AUFGABENSTELLUNG –
1. Bearbeiten Sie den Leitsatz zur Mitunternehmerschaft: Geben Sie den Abschnitt beginnend bei „Mitunternehmerschaft bei Streit“ und endend bei „NV 1991, 21).“ erneut wieder, wobei „Rechtsstreit“ durch „Gerichtsverfahren“ zu ersetzen ist.
2. An welches BFH-Urteil schließt sich der Leitsatz zur Mitunternehmerschaft an?
3. Fassen Sie den Leitsatz zur Mitunternehmerschaft in zwei Sätzen zusammen.

Entscheidungsstichwort (Thema)
Mitunternehmerschaft bei Streit um Miterbenstellung
Leitsatz (NV)
Ist streitig, ob jemand als Gesellschafter (Mitunternehmer) einen Veräußerungsgewinn erzielt hat und kommt es nach einem Rechtsstreit zu einem Vergleich, in dem die Beteiligten von der Miterbenstellung des Veräußerers ausgehen, so ist dies auch bei der Gewinnfeststellung zu beachten (Anschluß an BFH-Urteil vom 18. Januar 1990 IV R 97/88 - BFH / NV 1991, 21).

BEREITGESTELLTE EINTRÄGE –
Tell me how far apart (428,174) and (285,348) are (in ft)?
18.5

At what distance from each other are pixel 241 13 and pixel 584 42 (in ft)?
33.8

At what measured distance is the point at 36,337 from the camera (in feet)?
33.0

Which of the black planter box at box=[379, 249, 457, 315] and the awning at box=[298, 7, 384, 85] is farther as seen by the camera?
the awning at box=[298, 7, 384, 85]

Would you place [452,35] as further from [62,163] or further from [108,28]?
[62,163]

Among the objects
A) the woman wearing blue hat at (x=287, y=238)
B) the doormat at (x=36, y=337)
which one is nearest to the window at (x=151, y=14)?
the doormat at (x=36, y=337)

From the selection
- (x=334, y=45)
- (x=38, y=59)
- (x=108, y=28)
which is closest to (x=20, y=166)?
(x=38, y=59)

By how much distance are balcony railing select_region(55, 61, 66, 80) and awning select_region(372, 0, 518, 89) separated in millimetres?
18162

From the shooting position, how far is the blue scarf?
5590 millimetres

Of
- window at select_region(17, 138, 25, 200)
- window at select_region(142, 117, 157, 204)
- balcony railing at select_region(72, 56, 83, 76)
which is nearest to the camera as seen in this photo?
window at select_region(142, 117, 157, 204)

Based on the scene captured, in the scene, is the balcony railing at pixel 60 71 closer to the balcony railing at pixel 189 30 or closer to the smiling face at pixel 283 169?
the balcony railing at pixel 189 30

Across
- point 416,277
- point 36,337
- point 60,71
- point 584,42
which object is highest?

ANTWORTEN IM EINZELNEN –
1.
Mitunternehmerschaft bei Streit um Miterbenstellung
Leitsatz (NV)
Ist streitig, ob jemand als Gesellschafter (Mitunternehmer) einen Veräußerungsgewinn erzielt hat und kommt es nach einem Gerichtsverfahren zu einem Vergleich, in dem die Beteiligten von der Miterbenstellung des Veräußerers ausgehen, so ist dies auch bei der Gewinnfeststellung zu beachten (Anschluß an BFH-Urteil vom 18. Januar 1990 IV R 97/88 - BFH / NV 1991, 21).

2. An das BFH-Urteil vom 18. Januar 1990 IV R 97/88 (BFH / NV 1991, 21).

3. Der Leitsatz betrifft die Mitunternehmerschaft bei einem Streit um die Miterbenstellung. Ist streitig, ob jemand als Gesellschafter einen Veräußerungsgewinn erzielt hat, und gehen die Beteiligten in einem Vergleich nach einem Rechtsstreit von der Miterbenstellung des Veräußerers aus, so ist dies auch bei der Gewinnfeststellung zu beachten.